How am I going to protect my town from something no one will believe and I can’t explain anyway?

The deputy tried to answer over his gag reflex. “There was a little blood, sir, but no bodies. And it is going to take forever to sort everyone out and account for everybody. The footprints are a mess. Half covered with snow already and it’s started snowing again. We have a team coming up from the Springs to help out.”

Nick walked over to examine the ruins of Nate’s Scout. “I know this one…that brain dead kid from the gym…Nate. He’s an escaped trust fund brat on the run from Mommy and Daddy Warbucks in the Rockies.
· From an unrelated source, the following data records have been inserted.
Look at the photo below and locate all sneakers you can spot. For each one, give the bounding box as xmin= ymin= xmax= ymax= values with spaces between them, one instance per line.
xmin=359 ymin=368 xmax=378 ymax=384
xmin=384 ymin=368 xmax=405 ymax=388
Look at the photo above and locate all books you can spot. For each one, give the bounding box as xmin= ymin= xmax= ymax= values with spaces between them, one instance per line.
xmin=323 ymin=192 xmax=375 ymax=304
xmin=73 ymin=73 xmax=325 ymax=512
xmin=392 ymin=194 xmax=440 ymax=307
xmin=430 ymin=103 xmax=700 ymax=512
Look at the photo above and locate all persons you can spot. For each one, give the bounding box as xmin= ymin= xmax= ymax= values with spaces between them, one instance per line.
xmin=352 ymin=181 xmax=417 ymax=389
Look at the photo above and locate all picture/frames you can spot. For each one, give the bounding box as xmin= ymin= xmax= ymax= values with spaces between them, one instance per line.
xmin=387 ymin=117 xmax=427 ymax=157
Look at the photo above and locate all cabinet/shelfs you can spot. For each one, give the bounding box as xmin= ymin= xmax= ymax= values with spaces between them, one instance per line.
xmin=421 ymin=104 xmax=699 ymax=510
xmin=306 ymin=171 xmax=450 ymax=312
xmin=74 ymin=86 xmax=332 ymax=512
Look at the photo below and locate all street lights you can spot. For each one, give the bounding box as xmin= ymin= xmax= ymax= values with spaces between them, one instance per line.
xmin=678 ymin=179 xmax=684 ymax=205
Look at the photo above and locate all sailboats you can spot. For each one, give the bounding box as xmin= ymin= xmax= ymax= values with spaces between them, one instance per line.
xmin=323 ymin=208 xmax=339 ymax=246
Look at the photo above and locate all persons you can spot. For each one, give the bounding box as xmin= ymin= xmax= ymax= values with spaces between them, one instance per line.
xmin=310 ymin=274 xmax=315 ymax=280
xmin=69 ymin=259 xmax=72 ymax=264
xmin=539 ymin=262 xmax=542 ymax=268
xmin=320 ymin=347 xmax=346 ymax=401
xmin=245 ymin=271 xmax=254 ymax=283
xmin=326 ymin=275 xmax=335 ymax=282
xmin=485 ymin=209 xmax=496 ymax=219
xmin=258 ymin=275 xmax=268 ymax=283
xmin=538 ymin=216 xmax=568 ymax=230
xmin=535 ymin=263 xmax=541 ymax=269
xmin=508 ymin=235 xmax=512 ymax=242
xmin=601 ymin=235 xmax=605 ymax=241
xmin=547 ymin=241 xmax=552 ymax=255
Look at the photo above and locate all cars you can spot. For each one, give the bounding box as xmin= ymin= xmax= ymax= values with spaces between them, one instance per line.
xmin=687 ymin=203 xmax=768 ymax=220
Let’s find out what happened here, guys. First the Alien Club mess downtown, which no one can seem to remember much of and in addition I can’t find the gun that went off in the middle of a restaurant. Now this.” This was all too familiar to him. The fireside tales of his grandfather had been dancing through his head for days as he made careful preparations. How could any of this insanity have happened before and then the tale disappear into the mists of time? He filed these thought in the back of his mind for later. The sheriff of Cripple Creek went and climbed into his warm Bronco to make some calls. It was turning into a hell of a night in the Centennial State.

»»•««

Manius stalked from one end of his oversized living room to the other, holding a velvet-covered ice pack over one eye. Just because he was more or less immortal did not mean he couldn’t be pounded into chopped steak. It took him less time to heal than a mortal, but it still hurt. His brother’s loss of control wasn’t a bother. It amused him that he could rattle his brother so easily…the presence of Rhi took all of Jack’s reason. And that was useful in and of itself. What had the lord of the castle in a fury was the mess of the snowmobile party had not been properly cleaned up. According to the police channels he had monitored on the ride home, there were bodies in the woods that hadn’t been turned into chunks of flesh and charcoal like the rest of the victims.